Vasopressin regulates water flow in a rat cortical collecting duct cell line not containing known aquaporins

CAPURRO, CLAUDIA; RIVAROLA, VALERIA; KIERBEL, ARLINET; ESCOUBET ,BRIGITTE; FARMAN, NICOLETTE; BLOT-CHABAUD, MARCEL; PARISI, MARIO

JOURNAL OF MEMBRANE BIOLOGY

Springer-Verlang

Lugar: New York; Año: 2001 vol. 179 p. 63 - 70

0022-2631

Transepithelial water movements and arginine-vasopressin (AVP)-associated ones were studied in a renal cell line established from a rat cortical collecting duct (RCCD1). Transepithelial net water fluxes (Jw) were recorded every minute in RCCD1 monolayers cultured on permeable supports. Spontaneous net water secretion was observed, which was inhibited by serosal bumetanide (10-5 M), apical glibenclamide (10-4 M) and apical BaCl2 (5 x 10-3 M). RT-PCR, RNAse protection and/or immunoblotting experiments demonstrated that known renal aquaporins (AQP1, AQP2, AQP3, AQP4, AQP6 and AQP7) were not expressed in RCCD1 cells. AVP stimulates cAMP production and sodium reabsorption in RCCD1 cells. We have now observed that AVP significantly reduces the spontaneous water secretory flux.
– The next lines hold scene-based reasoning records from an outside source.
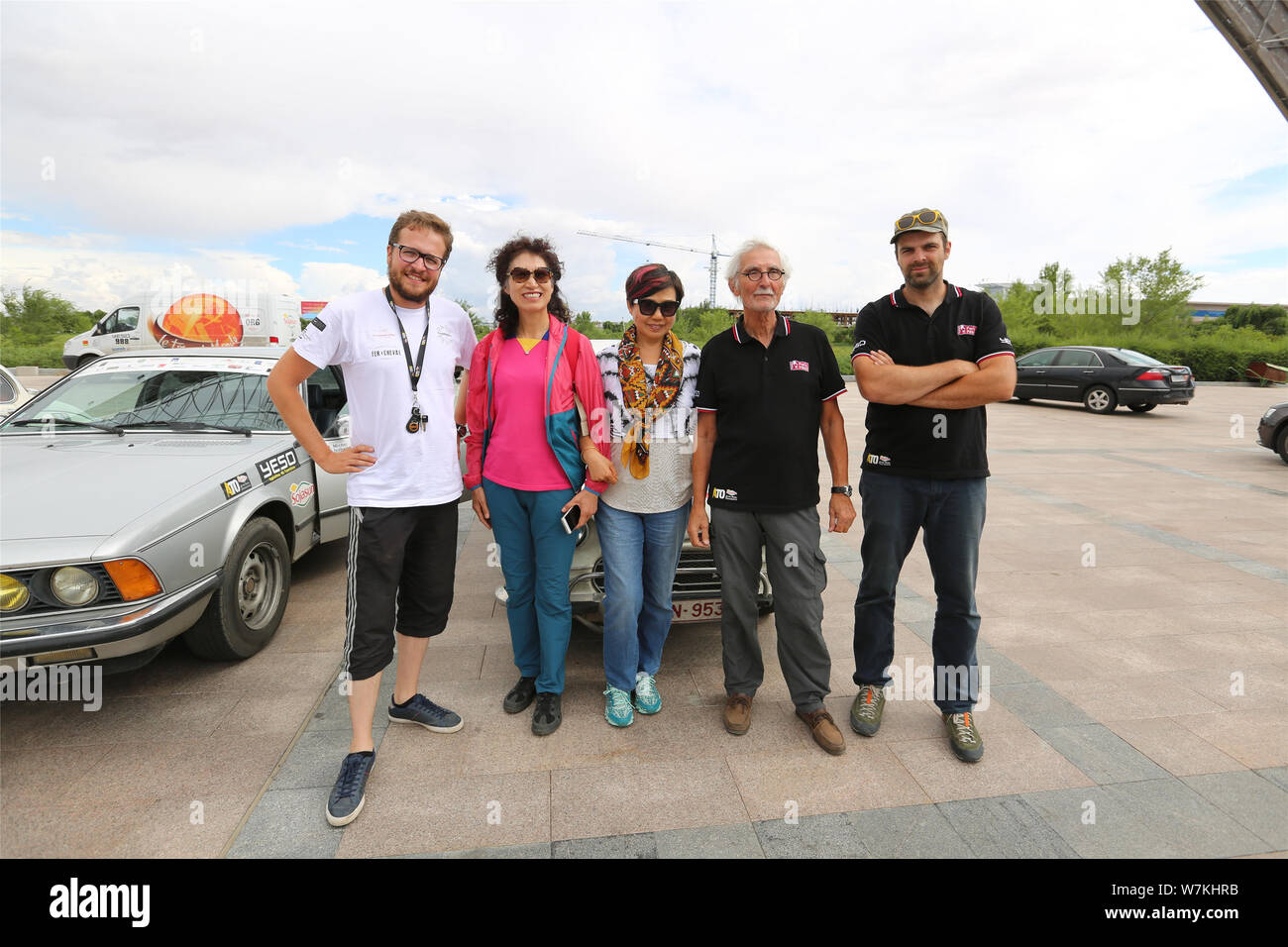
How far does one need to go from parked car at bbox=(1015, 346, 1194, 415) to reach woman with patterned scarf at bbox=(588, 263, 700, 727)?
13.8 meters

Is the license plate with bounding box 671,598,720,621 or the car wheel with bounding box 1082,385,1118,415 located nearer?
the license plate with bounding box 671,598,720,621

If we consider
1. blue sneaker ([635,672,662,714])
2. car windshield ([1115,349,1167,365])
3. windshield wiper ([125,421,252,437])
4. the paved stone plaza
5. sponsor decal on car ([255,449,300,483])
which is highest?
car windshield ([1115,349,1167,365])

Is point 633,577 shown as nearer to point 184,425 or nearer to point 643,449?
point 643,449

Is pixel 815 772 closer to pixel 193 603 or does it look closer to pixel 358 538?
pixel 358 538

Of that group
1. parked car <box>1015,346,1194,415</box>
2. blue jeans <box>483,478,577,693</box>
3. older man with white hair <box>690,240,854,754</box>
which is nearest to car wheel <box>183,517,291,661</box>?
blue jeans <box>483,478,577,693</box>

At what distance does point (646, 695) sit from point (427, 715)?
0.97 meters

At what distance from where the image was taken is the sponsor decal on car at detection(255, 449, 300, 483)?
3.63 metres

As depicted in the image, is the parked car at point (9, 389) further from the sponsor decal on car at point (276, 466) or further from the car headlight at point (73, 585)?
the car headlight at point (73, 585)

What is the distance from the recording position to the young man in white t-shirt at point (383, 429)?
2.42 m

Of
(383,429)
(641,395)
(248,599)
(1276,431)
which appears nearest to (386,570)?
(383,429)

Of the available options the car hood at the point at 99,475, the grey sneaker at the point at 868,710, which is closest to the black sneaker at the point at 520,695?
the grey sneaker at the point at 868,710

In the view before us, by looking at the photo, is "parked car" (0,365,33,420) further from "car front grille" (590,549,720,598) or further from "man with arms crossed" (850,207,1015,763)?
"man with arms crossed" (850,207,1015,763)

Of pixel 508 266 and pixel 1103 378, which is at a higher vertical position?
pixel 1103 378

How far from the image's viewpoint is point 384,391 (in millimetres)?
2453
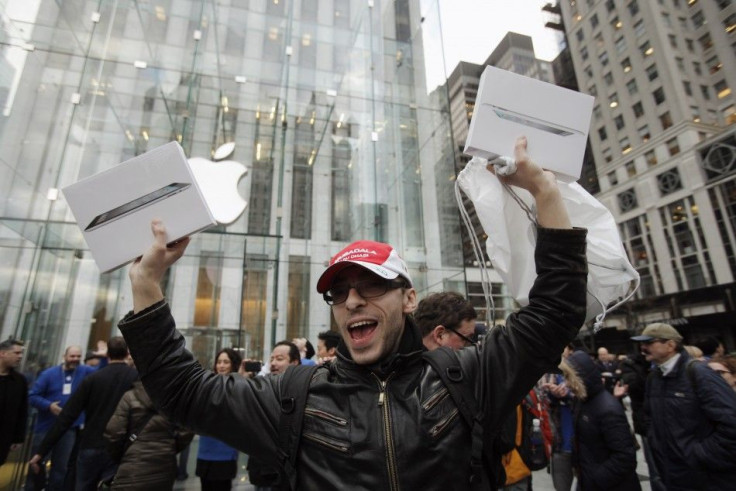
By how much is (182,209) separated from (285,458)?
90 cm

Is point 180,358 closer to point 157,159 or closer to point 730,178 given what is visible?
point 157,159

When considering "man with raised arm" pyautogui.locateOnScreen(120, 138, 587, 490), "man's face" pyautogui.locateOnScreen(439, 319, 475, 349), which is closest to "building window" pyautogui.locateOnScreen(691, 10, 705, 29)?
"man's face" pyautogui.locateOnScreen(439, 319, 475, 349)

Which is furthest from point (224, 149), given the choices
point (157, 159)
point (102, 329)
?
point (157, 159)

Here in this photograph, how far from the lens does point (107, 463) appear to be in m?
4.78

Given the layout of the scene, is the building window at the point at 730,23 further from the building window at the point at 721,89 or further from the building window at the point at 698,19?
the building window at the point at 698,19

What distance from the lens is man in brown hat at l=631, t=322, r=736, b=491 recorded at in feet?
10.5

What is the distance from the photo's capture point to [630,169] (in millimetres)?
43250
The amiloride-sensitive AVP-induced increase in short-circuit current (Isc) was paralleled by a simultaneous modification of the observed J(w): both responses had similar time courses and half-times (about 4 min). On the other hand, AVP did not modify the osmotically driven Jw induced by serosal hypertonicity. We can conclude that: (i) transepithelial Jw occurs in RCCD(1) cells in the absence of known renal aquaporins; (ii) the "water secretory component" observed could be linked to Cl- and K = secretion; (iii) the natriferic response to AVP, preserved in RCCD1 cells, was associated with a change in net water flux, which was even observed in absence of AQP2, AQP3 or AQP4 and (iv) the hydro-osmotic response to AVP was completely lost.